Diglossie dans le domaine ottoman : l'étude de Johann Strauss
Comment une centaine de langues ont-elles pu coexister dans l'Empire ottoman ? Johann Strauss, membre fondateur d'Ab Oriente et spécialiste du monde ottoman, signe une étude de référence sur la diglossie et le foisonnement linguistique de cet espace.
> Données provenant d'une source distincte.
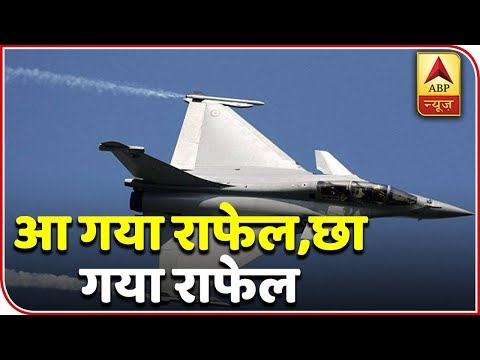 Actual Footage: The Trails Of Soaring Rafale Jets | ABP News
Johann Strauss, 20/06/2026
Ab Oriente met à l'honneur le travail de ses chercheurs. Nous vous invitons à (re)découvrir un article de référence signé Johann Strauss, membre fondateur de notre association et spécialiste reconnu de l'histoire culturelle et linguistique du monde ottoman.
L'article
« Diglossie dans le domaine ottoman. Évolution et péripéties d'une situation linguistique » est paru en 1995 dans la Revue des mondes musulmans et de la Méditerranée (REMMM, n° 75-76, p. 221-255), au sein du dossier thématique « Oral et écrit dans le monde turco-ottoman » dirigé par Nicolas Vatin.
De quoi parle-t-il ?
L'Empire ottoman fut l'un des espaces les plus plurilingues de l'histoire. Johann Strauss rappelle qu'on y a employé près d'une centaine de langues et de dialectes — un nombre qui s'est encore accru au cours du XIXe siècle sous l'effet des migrations.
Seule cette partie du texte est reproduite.